Among the many different kinds of games that existed in ancient Egypt, this game, known as Mehen or the Game of the Snake, is one of the first known spiral track and multi-player board games played by the ancient Egyptians.
Its name (Mehen, meaning coiled one) was a name for both a snake-god and a board game, and it is believed that it held deep religious significance for players at the time.
It was played very early in Egypt’s history, and evidence of the game has been found dating from the Predynastic Period to the end of the Old Kingdom (about 2613-2160 BC).
Some of the most reliable evidence refers to the Old Kingdom from the paintings which were found in many Egyptian tombs, showing people playing the game.
More than a dozen sets of this game were found and the game seemed to have been played with pieces in the shape of lions and lionesses made from ivory and small spheres that resembled marbles.
The rules and the method of playing are unknown but it is thought that up to six players could play and it is considered the first multi-player game since all other games of the time were two player games.
The center of the board was the head of the snake with dozens of playing rectangular spaces along the length of its body.
It is assumed that each player has three lion pieces and six marbles and the games start at the tail of the snake, which is along the outer edge of the board. Each player moves their marble-like pieces until they reach the snake’s head, so the winner is the player whose lion first captures all of his opponent’s marbles.

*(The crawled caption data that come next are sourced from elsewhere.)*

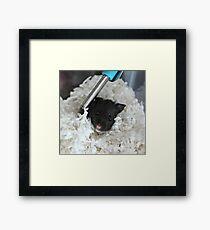 Cute Hamster Framed Print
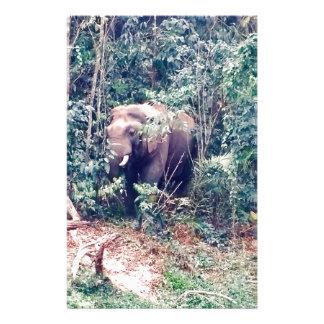 Papeterie Éléphant en Thaïlande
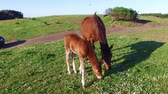 progeny : Mare with her foal in the meadow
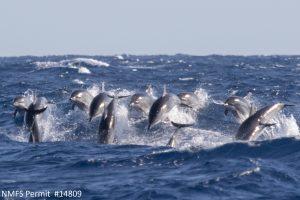Clymene dolphins (Stanella clymene)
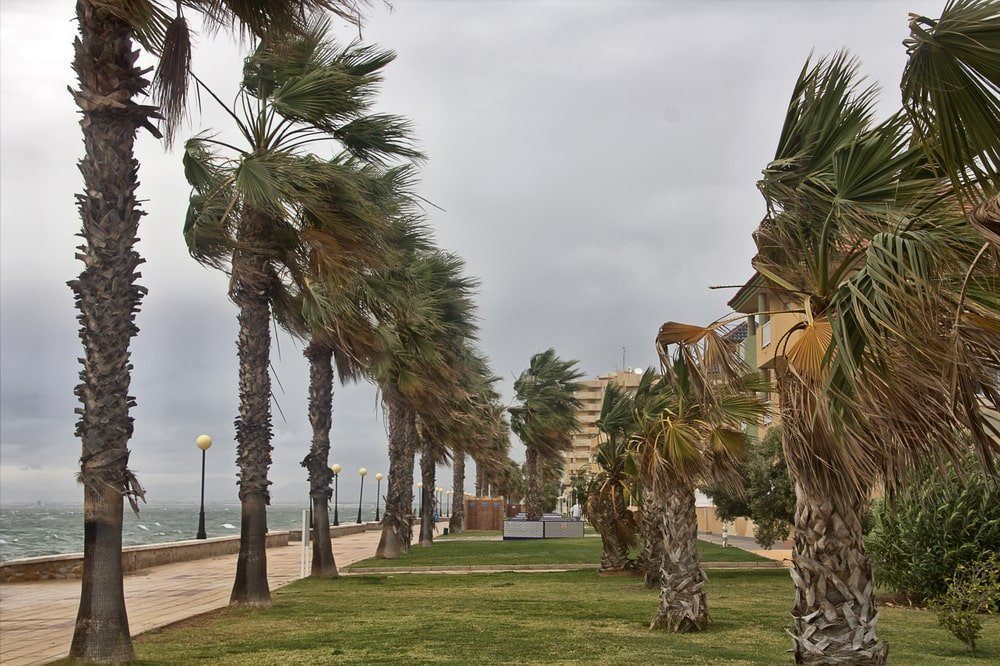 сезон ураганов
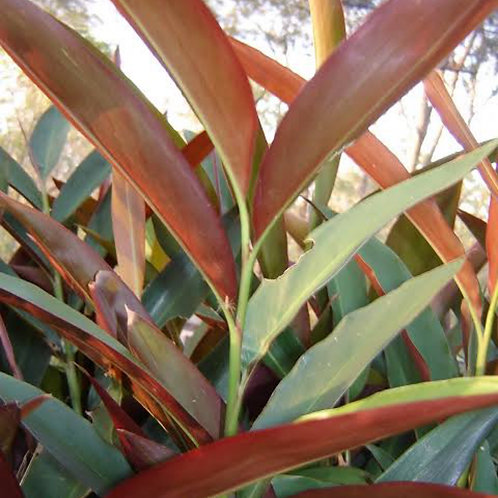 Native ginger (Red back) - Alpinia caerulea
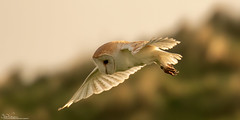Barn Owl Quartering (Steve (Hooky) Waddingham) Tags: stevenwaddinghamphotography animal countryside coast bird british nature northumberland flight wild wildlife owl prey planet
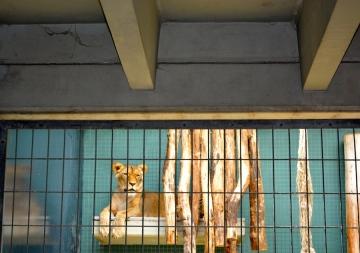 zoo berlin 12 Barbara Poplade Schmalz©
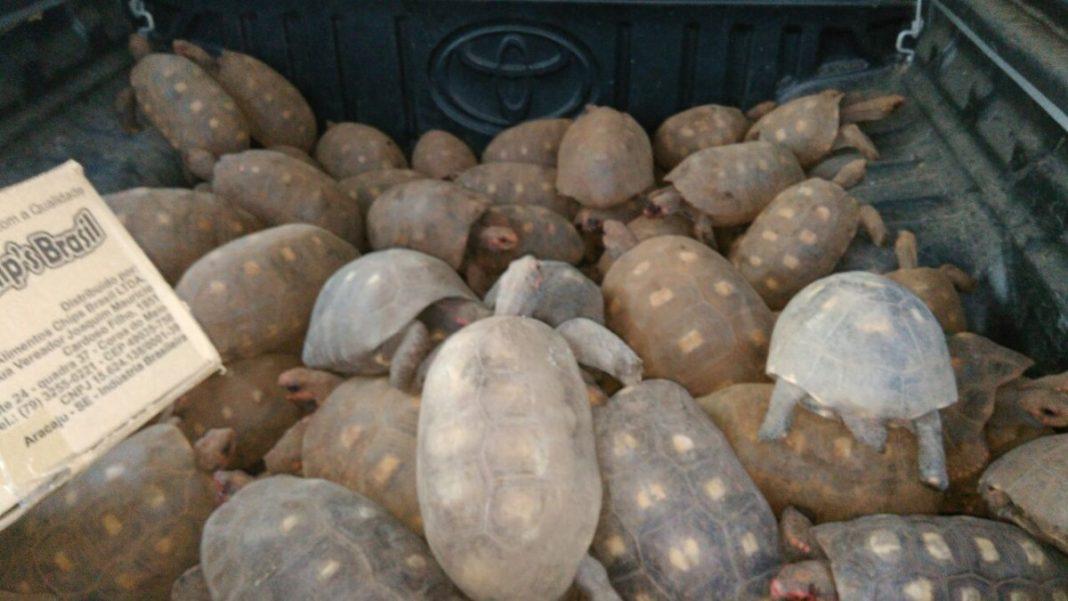 Mais de 100 cágados foram resgatados pela FPI em Zona Rural sergipana (Imagem: Assessoria FPI/SE).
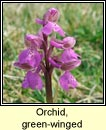 orchid,green-winged (magairlín féitheach)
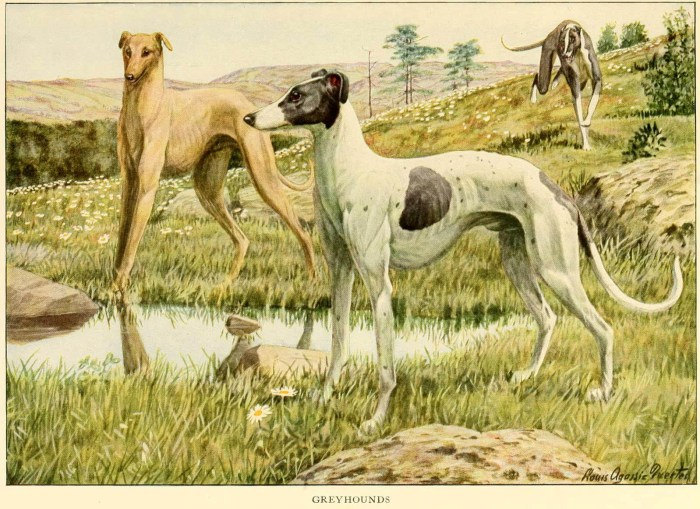 greyhounds - information about dogs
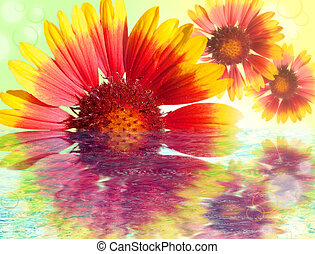 Colourful Gerbera daisies reflected in water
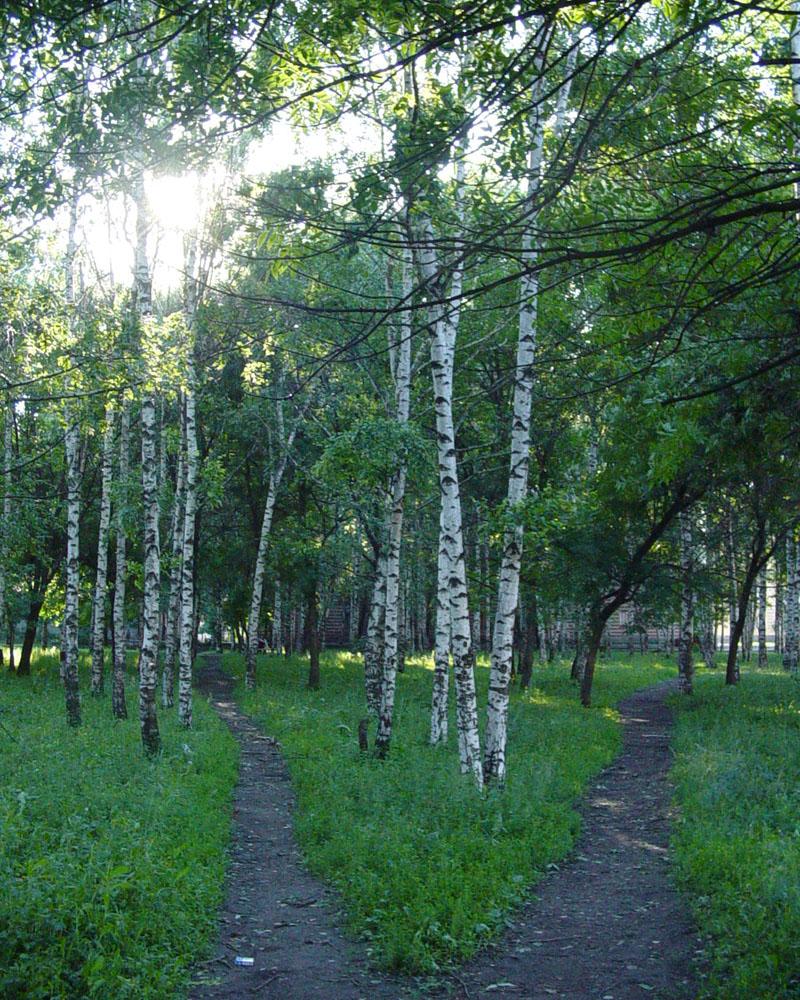 Парк по ул. Рязанской
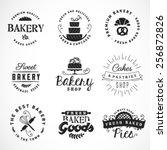 typographical bakery  desserts... | Shutterstock .eps vector #256872826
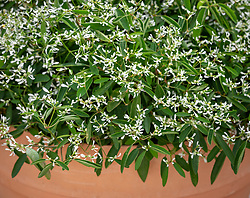 Euphorbia hypericifolia 'Silver Fog'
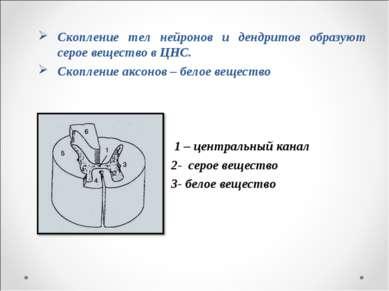 Скопление тел нейронов и дендритов образуют серое вещество в ЦНС. Скопление а...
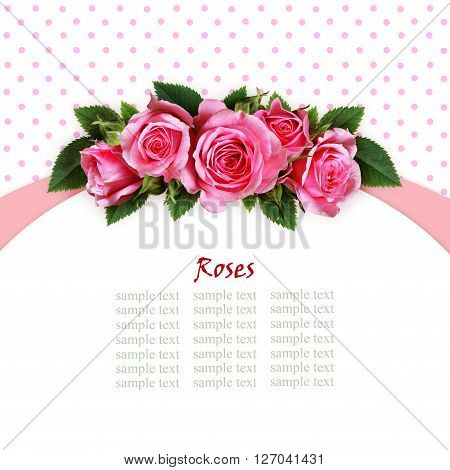 Pink rose flowers arc arrangement on white and spotted background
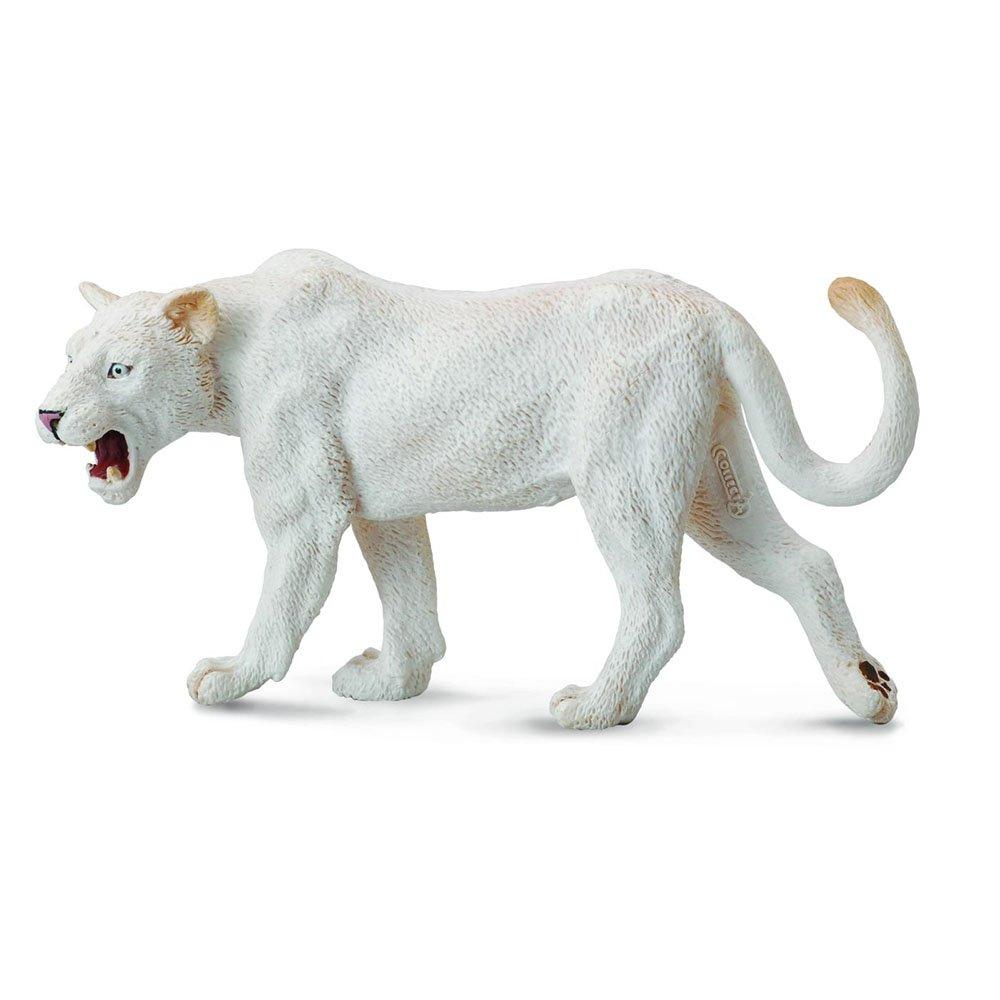 《 COLLECTA 》英國 Procon 動物模型 白母獅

After the Old Kingdom, the game died out, and it was no longer played in Egypt, but it was played and became popular outside of Egypt, in places such as Palestine, Syria, Cyprus, and Crete.
In the 1920s, anthropologists found a similar Arab game, played by the Baggara Arabs of the Sudan which was known as the “Hyena Game.“ It shared very similar characteristics of the board and the pieces to this ancient Egyptian game, differing in the fact that the ancient Egyptians allotted six counters to each player rather than one.